Often the art world pulls us in opposite directions. For example two of Portland's most popular art personages have rival openings in two very different cities making one choose between Team Kristan and Team Holly. I really should be at both... and you should too. Actually you will see the work better if you go during the day Saturday.
At
Fourteen30 Kristan Kennedy is opening Sleeper and people will go just to kiss her ass and try to get a show at TBA.
Kristan of course is the Visual art curator at PICA but everyone knows she's at heart a working painter. She's smart, one of the brightest people in the scene but there has always been a push/pull between her two roles and it always seemed like she was deliberately learning from every artist she worked with as a curator. You could see it most clearly with Jesse Hayward's work at PICA's 2009 TBA but other TBA artists like Charles Atlas, Storm Tharp and Jessica Jackson Hutchins are all in the mix. Lately in group shows Kristan's work has come alive... most recently when very passive, almost apologetic wall based pieces like N.T.N.L.M.R.R.D.R.P. were reconfigured as a shawls covering some furniture in upstate New York art fair. It was a breakthrough. Instead of passive, it seemed to actively wield a silencing of forms and a sense that something was awakening. For that reason I'm very excited about this show and the possibility of Kristan finally fulfilling her potential.
Sleeper |
Fourteen30 Contemporary
Reception: May 31, 6 - 8PM
May 31 - July 7, 2013
1501 SW Market
The Deconstruction (2011)
At the Hallie Ford Museum in Salem, Holly Andres is opening her first retrospective
The Homecoming. She has become a hot commodity in fashion and commercial photography and her fine art work has started to emerge from the influence of Gregory Crewdson and Justine Kurland in exciting narrative ways. It will be great to see so much of it in one place from such a young artist.

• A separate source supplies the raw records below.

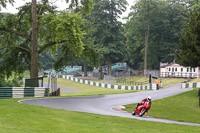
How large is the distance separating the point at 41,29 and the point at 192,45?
45.7 ft

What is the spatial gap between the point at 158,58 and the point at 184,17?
13.0 metres

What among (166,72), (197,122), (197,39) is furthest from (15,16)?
(166,72)

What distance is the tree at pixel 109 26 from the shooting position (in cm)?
7219

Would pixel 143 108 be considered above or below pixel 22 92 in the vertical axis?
below

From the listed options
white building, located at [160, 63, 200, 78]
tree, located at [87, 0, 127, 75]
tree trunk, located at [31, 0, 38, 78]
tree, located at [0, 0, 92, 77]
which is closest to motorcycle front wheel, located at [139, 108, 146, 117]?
tree, located at [0, 0, 92, 77]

The Homecoming | Hallie Ford Museum
Reception May 31 | 6 - 8PM
June 1 - August 4th
Mr. Jahn:
This post is offensive the artist, the gallery, and the larger art community. What you have written is not art journalism. You are embarrassing yourself by writing these ignorant and personal
remarks.
I have already received countless calls from the art community in the past 30 minutes, expressing outrage regarding this
ridiculous post. You can most certainly expect further contact and ramifications to be addressed directly to you at
jeff@portlandart.net
If anyone has any questions or further comments, please email me directly at info@fourteen30.com.
Regards,
Jeanine Jablonski
Owner, Fourteen30 Contemporary
Jeanine,
I believe this is being blown way out of proportion and in many ways reeks of censorship of critical opinions that are anything but ignorant. In fact, everything is grounded in close observation and art discourse and perhaps you mistook the humor and compliments? Arts writing that takes a position based on close observation and art discourse is a dieing breed... being replaced by bland regurgitation press releases. Is that what you prefer?

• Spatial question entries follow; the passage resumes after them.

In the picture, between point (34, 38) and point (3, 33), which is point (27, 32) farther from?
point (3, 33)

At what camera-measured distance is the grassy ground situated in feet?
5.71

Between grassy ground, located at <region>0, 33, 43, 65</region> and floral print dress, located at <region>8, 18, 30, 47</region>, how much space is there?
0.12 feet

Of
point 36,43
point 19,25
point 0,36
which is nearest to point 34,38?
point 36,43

First off, none of this is personal (calling Kristan one of the smartest people in the scene is a professional observation) and everything touched on is part of discussing an artist's practice. It is hardly incendiary and in a larger city it might be considered polite. It is a little surprising that a gallerist couldn't take a little frank discussion and shuns the attention. Perhaps it is the truth this laid bare is a little too much for you to take? In a private email Kristan herself seemed to understand what I was doing and asked me to still come to the show.

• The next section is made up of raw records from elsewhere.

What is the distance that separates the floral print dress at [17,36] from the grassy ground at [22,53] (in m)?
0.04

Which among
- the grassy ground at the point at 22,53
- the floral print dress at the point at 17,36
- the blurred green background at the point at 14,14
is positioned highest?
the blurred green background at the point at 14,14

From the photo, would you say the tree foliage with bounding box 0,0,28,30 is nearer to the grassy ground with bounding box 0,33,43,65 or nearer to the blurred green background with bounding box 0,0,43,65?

What are you taking offense at? The obvious jest at "Teams" (Notice I did indicate BOTH artist's shows are something I am eagerly awaiting). The idea that Kristan is an artist whose curatorial practice is (positively) informed by being an artist? Learning is positive in my book. The "ass kissing" remark was just a way to clear the air over something that happens all of the time for everyone who curates and makes art (myself included) and was used to get the piece onto the interesting part... some real discussion of Kristan's art? Notably the press release had very little to discuss so as a writer I filled the void. Once again how does this do anything but help?
On a more positive note when is the last time a piece of arts writing has actually influenced people to call a gallery in Portland?
Having an actual edge to one's writing means sometimes people will overreact (and there are some very soft egos in this town). Reread it after a few days go by and see if still feels the same to you. If so I apologize that it didn't connect in the way I wanted it to... but obviously it has connected.
I stand by what I wrote and reiterate that is was nearly all positive (just not in the way you may have expected).